Wow, this thread moved quickly! I’ve seen the doomsday predictions that AI is going to kill all the programming jobs. I’ve given it a good deal of thought, and come to the conclusion that it likely won’t. Some of the low level jobs at the bottom rung of the ladder, maybe, but almost certainly not the jobs higher up. Here’s why…
The big misconception is that writing code takes a lot of time. Not true! Good code (like a good song) typically happens quickly. What is time consuming is testing. That’s the tricky part, to decide if the thing you wrote does what you think it does/intended to do and figure out how it reacts to edge cases that you didn’t think of (aka the real gotcha). That part is really hard. It’s hard because the definition of success and failure is a multi-faceted thing that would be difficult to describe to a computer in language that is actionable to AI. Then, assuming you could tell the AI what success and failure even looks like, you may have to get it to interact with a number of analysis tools in complex ways to interpret the data. After all that, the AI needs to explain it’s analysis to whatever meatbag is actually giving this work the green light.
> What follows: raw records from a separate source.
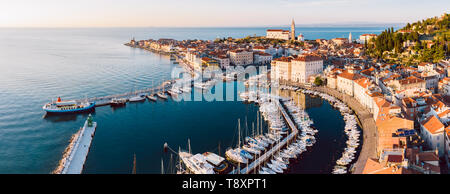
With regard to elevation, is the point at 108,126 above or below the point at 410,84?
below

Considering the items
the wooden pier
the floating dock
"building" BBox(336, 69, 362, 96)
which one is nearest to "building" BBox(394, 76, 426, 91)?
"building" BBox(336, 69, 362, 96)

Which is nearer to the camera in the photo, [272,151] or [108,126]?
[272,151]

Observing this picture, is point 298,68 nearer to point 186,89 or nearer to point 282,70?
point 282,70

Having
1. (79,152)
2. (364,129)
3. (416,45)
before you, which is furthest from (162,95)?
(416,45)

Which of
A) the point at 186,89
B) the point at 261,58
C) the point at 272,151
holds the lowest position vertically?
the point at 272,151

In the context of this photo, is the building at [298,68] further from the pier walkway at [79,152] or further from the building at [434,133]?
the pier walkway at [79,152]

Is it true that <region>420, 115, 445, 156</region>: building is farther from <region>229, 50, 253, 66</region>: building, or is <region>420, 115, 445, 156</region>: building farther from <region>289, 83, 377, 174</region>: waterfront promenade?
<region>229, 50, 253, 66</region>: building

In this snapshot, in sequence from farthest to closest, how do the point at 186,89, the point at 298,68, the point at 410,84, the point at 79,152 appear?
1. the point at 298,68
2. the point at 186,89
3. the point at 410,84
4. the point at 79,152
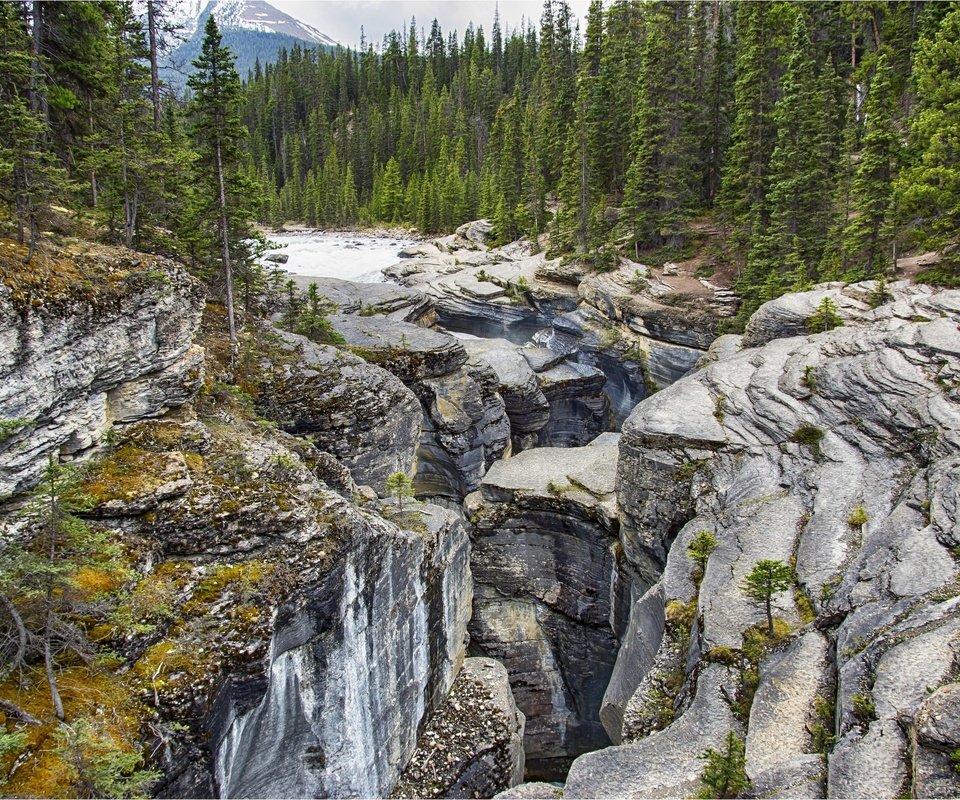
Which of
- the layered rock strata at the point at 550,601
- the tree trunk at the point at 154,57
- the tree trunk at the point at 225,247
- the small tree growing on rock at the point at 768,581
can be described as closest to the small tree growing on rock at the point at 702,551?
the small tree growing on rock at the point at 768,581

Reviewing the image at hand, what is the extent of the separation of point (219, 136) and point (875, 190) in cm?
2542

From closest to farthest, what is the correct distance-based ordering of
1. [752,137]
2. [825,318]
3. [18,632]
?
[18,632] → [825,318] → [752,137]

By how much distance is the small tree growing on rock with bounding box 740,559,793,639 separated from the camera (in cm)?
1273

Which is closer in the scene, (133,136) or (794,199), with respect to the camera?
(133,136)

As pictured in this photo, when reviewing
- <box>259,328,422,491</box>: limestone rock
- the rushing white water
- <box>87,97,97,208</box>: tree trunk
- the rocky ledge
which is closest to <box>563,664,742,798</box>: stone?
the rocky ledge

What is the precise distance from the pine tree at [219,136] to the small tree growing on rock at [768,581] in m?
16.8

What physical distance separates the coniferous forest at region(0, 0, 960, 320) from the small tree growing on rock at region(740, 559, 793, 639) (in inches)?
642

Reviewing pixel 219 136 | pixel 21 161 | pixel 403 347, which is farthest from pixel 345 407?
pixel 21 161

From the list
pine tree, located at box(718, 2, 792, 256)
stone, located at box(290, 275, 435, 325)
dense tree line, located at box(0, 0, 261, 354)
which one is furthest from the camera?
pine tree, located at box(718, 2, 792, 256)

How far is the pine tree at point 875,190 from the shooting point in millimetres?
25266

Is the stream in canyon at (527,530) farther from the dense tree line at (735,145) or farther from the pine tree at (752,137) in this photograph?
the pine tree at (752,137)

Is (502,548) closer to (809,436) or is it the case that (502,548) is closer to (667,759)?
(809,436)

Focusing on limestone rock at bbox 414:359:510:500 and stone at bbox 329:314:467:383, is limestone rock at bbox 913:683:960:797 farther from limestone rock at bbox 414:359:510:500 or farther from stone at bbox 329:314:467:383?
stone at bbox 329:314:467:383

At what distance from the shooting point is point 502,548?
2638 centimetres
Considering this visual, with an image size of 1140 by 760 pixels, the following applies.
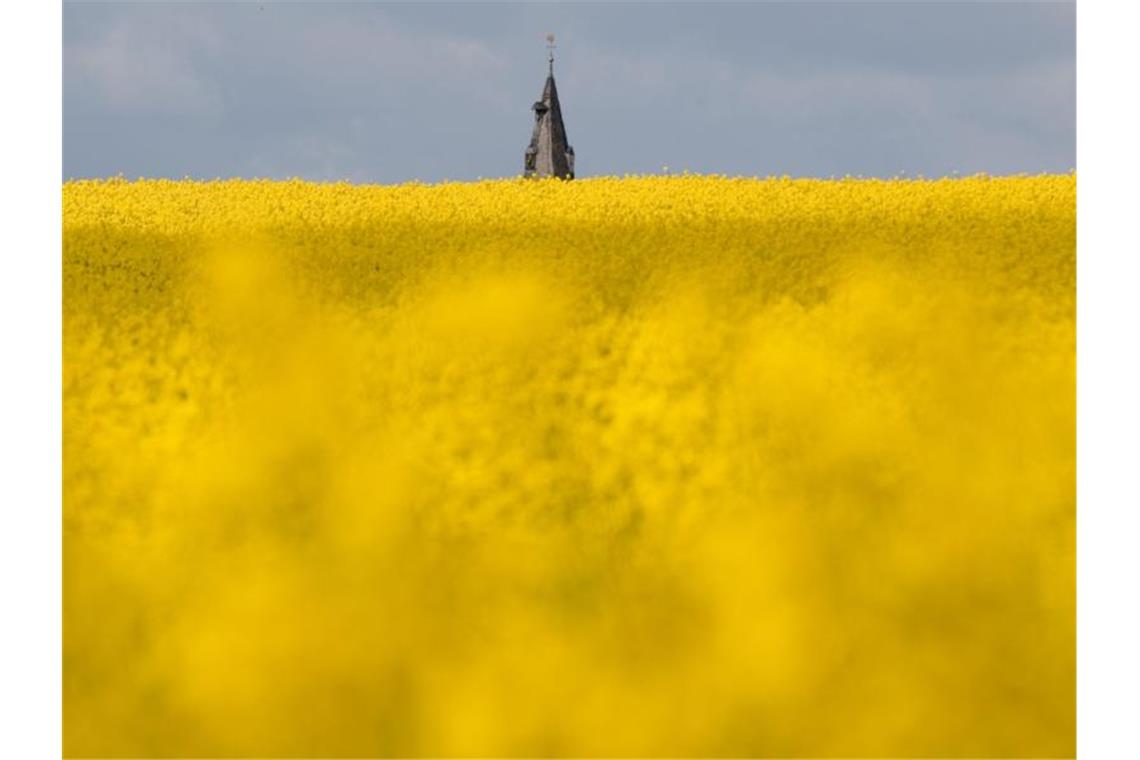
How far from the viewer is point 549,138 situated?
4419cm

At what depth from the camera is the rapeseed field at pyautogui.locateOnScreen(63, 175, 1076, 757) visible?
10562 mm

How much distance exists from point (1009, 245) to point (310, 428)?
5.84 m

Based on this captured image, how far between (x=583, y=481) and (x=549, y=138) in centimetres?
3418

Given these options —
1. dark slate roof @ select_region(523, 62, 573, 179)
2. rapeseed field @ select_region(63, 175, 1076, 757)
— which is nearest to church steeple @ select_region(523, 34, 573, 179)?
dark slate roof @ select_region(523, 62, 573, 179)

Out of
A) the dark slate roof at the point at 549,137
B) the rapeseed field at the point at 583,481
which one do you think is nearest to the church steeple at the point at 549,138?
the dark slate roof at the point at 549,137

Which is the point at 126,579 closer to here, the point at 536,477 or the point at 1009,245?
the point at 536,477

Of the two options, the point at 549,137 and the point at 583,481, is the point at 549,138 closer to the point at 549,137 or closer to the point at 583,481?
the point at 549,137

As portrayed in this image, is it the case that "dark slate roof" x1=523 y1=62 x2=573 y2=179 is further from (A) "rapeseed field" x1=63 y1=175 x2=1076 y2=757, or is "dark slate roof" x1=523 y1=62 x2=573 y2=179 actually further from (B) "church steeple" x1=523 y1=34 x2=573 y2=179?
(A) "rapeseed field" x1=63 y1=175 x2=1076 y2=757

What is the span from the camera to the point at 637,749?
1056 cm

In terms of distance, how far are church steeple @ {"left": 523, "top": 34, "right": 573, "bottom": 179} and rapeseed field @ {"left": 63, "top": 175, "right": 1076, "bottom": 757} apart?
106 feet

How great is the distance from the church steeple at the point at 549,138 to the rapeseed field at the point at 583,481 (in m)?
32.3

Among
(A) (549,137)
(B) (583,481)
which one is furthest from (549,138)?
(B) (583,481)

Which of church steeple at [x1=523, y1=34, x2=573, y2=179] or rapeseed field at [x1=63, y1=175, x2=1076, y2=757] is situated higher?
church steeple at [x1=523, y1=34, x2=573, y2=179]

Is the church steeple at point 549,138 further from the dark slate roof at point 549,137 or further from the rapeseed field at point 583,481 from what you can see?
the rapeseed field at point 583,481
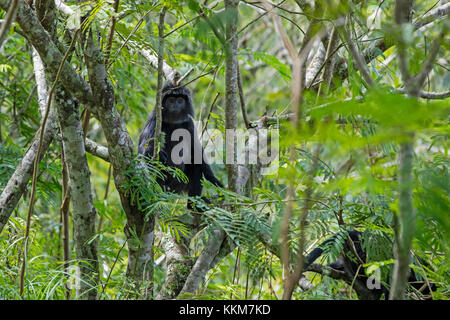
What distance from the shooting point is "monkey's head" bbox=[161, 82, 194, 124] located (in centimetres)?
524

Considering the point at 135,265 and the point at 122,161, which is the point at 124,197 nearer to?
the point at 122,161

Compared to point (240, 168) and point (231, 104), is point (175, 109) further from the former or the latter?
point (231, 104)

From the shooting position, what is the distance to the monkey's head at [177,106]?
5.24 meters

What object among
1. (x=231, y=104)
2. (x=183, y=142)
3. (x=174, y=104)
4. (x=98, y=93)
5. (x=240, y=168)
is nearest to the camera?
(x=98, y=93)

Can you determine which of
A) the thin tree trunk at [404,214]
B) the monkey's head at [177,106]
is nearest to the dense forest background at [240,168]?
the thin tree trunk at [404,214]

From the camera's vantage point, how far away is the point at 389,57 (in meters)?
5.20

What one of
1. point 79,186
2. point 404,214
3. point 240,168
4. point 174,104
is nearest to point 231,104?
point 240,168

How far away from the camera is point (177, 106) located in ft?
17.4

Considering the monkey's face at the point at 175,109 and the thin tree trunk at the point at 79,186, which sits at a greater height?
the monkey's face at the point at 175,109

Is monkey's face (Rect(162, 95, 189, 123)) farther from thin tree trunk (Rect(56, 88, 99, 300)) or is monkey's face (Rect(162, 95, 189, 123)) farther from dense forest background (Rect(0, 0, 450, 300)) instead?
thin tree trunk (Rect(56, 88, 99, 300))

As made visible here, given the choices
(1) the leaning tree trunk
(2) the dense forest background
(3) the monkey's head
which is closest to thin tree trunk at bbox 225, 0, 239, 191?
(2) the dense forest background

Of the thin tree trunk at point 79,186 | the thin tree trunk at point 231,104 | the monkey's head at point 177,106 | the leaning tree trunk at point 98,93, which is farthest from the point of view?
the monkey's head at point 177,106

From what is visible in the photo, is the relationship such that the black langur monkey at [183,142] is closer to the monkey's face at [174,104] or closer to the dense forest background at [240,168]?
the monkey's face at [174,104]
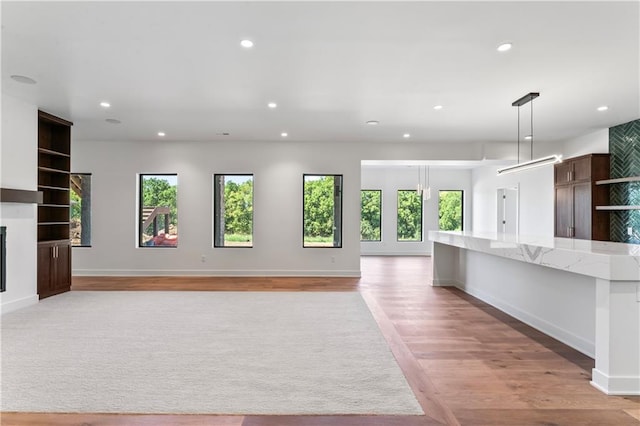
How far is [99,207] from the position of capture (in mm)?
7207

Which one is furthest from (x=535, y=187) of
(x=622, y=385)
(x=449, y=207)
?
(x=622, y=385)

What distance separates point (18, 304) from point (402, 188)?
9.84 metres

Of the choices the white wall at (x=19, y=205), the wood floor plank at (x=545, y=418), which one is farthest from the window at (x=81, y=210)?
the wood floor plank at (x=545, y=418)

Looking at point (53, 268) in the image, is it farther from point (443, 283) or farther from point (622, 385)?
point (622, 385)

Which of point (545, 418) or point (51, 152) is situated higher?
point (51, 152)

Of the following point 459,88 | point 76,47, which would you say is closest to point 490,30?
point 459,88

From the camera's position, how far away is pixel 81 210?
7.30 m

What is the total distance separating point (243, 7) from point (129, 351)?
297cm

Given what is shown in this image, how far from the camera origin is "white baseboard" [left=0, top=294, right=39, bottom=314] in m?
4.40

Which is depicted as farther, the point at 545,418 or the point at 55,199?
the point at 55,199

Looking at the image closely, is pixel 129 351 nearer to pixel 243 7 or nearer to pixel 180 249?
pixel 243 7

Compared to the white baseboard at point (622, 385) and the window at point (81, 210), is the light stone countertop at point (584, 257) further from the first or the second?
the window at point (81, 210)

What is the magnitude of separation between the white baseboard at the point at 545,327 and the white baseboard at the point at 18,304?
6232mm

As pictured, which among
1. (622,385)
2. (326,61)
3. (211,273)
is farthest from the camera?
(211,273)
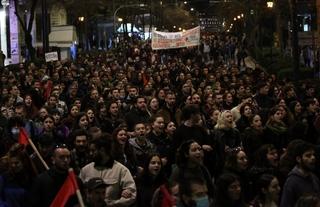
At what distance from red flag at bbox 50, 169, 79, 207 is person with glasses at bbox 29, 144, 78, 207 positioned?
59cm

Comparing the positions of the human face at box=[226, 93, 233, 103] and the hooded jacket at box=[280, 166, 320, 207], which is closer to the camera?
the hooded jacket at box=[280, 166, 320, 207]

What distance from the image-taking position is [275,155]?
906 cm

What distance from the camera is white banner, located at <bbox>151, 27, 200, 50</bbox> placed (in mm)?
33281

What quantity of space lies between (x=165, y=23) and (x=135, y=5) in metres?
18.9

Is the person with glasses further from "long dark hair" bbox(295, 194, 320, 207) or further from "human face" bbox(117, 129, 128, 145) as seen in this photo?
"long dark hair" bbox(295, 194, 320, 207)

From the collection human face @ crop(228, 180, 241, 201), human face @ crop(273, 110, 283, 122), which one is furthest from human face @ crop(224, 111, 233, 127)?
human face @ crop(228, 180, 241, 201)

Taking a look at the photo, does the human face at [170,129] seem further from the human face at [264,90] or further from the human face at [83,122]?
the human face at [264,90]

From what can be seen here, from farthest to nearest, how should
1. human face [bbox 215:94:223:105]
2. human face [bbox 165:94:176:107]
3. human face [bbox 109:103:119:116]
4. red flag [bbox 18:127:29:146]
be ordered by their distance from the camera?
human face [bbox 215:94:223:105] < human face [bbox 165:94:176:107] < human face [bbox 109:103:119:116] < red flag [bbox 18:127:29:146]

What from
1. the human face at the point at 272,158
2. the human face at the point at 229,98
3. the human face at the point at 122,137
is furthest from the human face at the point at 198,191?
the human face at the point at 229,98

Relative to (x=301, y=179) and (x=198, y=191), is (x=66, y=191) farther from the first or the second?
(x=301, y=179)

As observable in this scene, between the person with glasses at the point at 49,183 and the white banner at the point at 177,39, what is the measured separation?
83.5ft

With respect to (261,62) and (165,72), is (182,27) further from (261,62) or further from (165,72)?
(165,72)

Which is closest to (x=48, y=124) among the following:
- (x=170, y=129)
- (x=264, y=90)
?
(x=170, y=129)

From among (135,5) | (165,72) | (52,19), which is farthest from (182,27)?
(165,72)
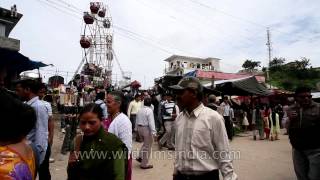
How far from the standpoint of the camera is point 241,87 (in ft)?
46.0

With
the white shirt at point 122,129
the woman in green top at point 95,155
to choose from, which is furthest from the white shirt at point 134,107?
the woman in green top at point 95,155

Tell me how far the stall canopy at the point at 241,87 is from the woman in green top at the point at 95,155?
11.7 m

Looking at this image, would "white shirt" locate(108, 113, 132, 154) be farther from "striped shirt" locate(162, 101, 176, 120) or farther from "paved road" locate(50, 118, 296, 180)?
"striped shirt" locate(162, 101, 176, 120)

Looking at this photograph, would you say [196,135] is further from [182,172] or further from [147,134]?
[147,134]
After that, you’re done and you can trust it, right? No, that’s where the really deep rabbit hole begins. Because then, you have to ask yourself did the AI analyze the data in the way you wanted, did it’s error metrics respect what you requested, did it test the edge cases, did it try to break the code, did it rig the implementation just to pass the given tests, and so on. Setting up all of that and then going back and double checking all of this would be effort commensurate to just having a trained human write the thing.
This neglects the really scary stuff like AI hallucinations, which can have all manner of fun implications, and the computer security aspect (which is such a hilarious nonstarter as to render all previous discussion irrelevant). And assuming all of this worked (a really, really big IF), all you’d have is a black box tool that no one on your team actually understands, and they can’t modify it fix it. How valuable is that to management? Oh yeah, and did the AI write coherent documentation? If not, you’re shit out of luck.
I would trust an AI to do highly algorithmic, simple, linear tasks, similar to what I’d expect of a kid fresh out of undergrad. Which is to say not much and not without lots of oversight.